▶ Document text:

8. Their Lordships of the Apex court in the case of T.S. Balaram ITO Vs. Volkart Brothers; 82 ITR 50 (SC) have held that a mistake apparent on the record must be an obvious and patent mistake and not something which can be established by a long drawn process of reasoning on points on which there may be conceivably two opinions. A decision on a debatable point of law is not a mistake apparent from record. Their Lordships have further held that if a statement of any person has been recorded without producing him in the witness box, the authorities should not act upon that statement without affording the assessee an opportunity to cross-examine the witness, but that is a matter not for rectification but it is a matter relating to the merits of the case as to whether the Tribunal has gone wrong in not considering the affidavit of a particular person and has acted upon the statement of the same person which was recorded by the ITO without being permitted to cross examine by the assessee. This is not a matter in which the apparent error is involved but it is a matter more of merit and cannot be rectified within the scope of rectification. The powers of the Tribunal while making a rectification were again examined by the Apex Court in the case of CIT Vs. Hero Cycles Pvt. Ltd.; 228 ITR 463 in which their Lordships have held that rectification can only be made when a glaring mistake of fact or law committed by the officer passing the order becomes apparent from record. Rectification is not possible if the question is debatable. Moreover, a point which was not examined on facts or in law cannot be dealt with as mistake apparent from record. In the case of ITO Vs. ITAT; 229 ITR 651 their Lordships of Patna High Court have also expressed a similar observation after holding that section 254(2) of the Act empowers the Tribunal to amend any order passed by it under sub-section (1) with a view to rectifying a mistake from record. However, section 254(2) does not authorize the Tribunal to review its order or to sit in appeal over its earlier order. If it is done, it would amount to an amendment of an earlier order with a view to rectify a mistake apparent from record, but it would be an order passed on reappraisal of the material facts and circumstances and on a fresh application of the legal position which is not permissible within the scope of section 254(2) of the Act.

▶ Listed entries:
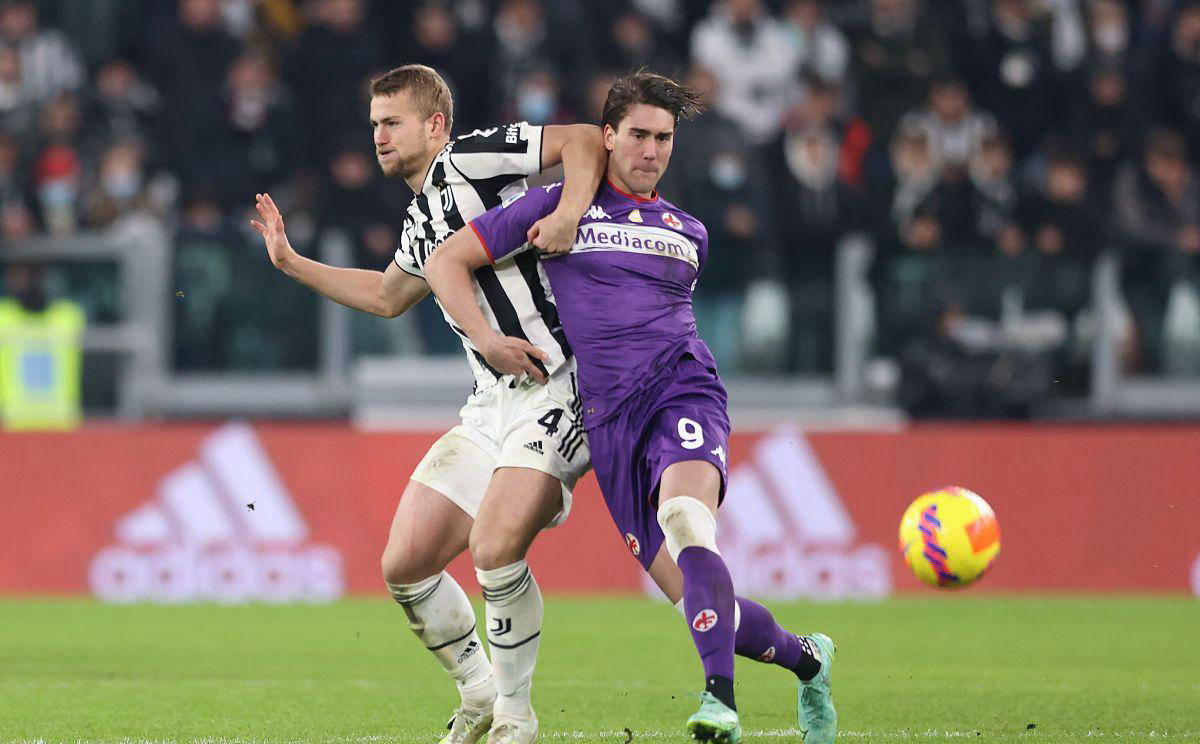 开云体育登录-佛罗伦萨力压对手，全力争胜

--

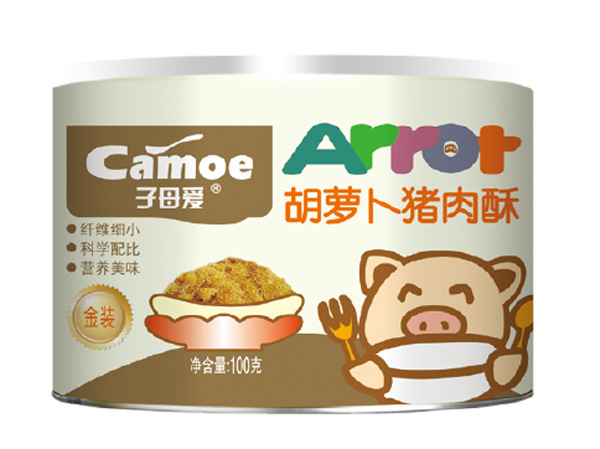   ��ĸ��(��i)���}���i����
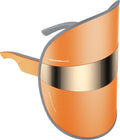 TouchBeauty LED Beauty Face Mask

---

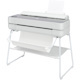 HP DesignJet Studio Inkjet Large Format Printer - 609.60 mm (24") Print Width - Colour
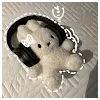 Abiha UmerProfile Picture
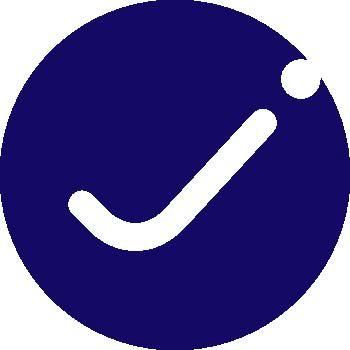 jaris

▶ Questions:
- 1) List every court case the passage on the Tribunal's rectification powers cites by name, with its citation.
- 2) Summarize the passage on the Tribunal's rectification powers in two sentences.
- 3) Write the next part of the passage on the Tribunal's rectification powers, picking up after its final sentence.

▶ Answers to the exercise:
- 1)
- T.S. Balaram ITO Vs. Volkart Brothers; 82 ITR 50 (SC)
- CIT Vs. Hero Cycles Pvt. Ltd.; 228 ITR 463
- ITO Vs. ITAT; 229 ITR 651 (Patna High Court)

- 2) Citing Apex Court rulings, the passage holds that a mistake apparent from record must be an obvious and glaring error of fact or law, so debatable points, matters of merit, and points never examined on facts or in law cannot be rectified. Following the Patna High Court, it adds that section 254(2) of the Act lets the Tribunal amend its order only to rectify such a mistake and does not let it review its order, sit in appeal over it, or pass a fresh order on reappraisal of the facts and law.

- 3)
9. In the case of Ms. Deeksha Suri Vs. ITAT; 232 ITR 395 their Lordships of Delhi High Court have held in specific terms that "the Income-tax Appellate Tribunal is a creature of the statute. It has not been vested with the review jurisdiction by the statute creating it. The Tribunal does not have any power to review its own judgements or orders. The grounds on which the courts may open or vacate their judgements are generally matters which render the judgement void or which are specified in the statutes authorizing such sections. The language of section 254(2) of the Income-tax Act, 1961 is clear. The foundation for the exercising the jurisdiction is "with a view to rectify any mistake apparent on the record" and the object is achieved by "amending any order passed by it". A mistake apparent on the record must be an obvious and patent mistake and not something which can be established by a long drawn process of reasoning on points on which there may be conceivably two opinions. A decision on a debatable point of law is not a mistake apparent on the record".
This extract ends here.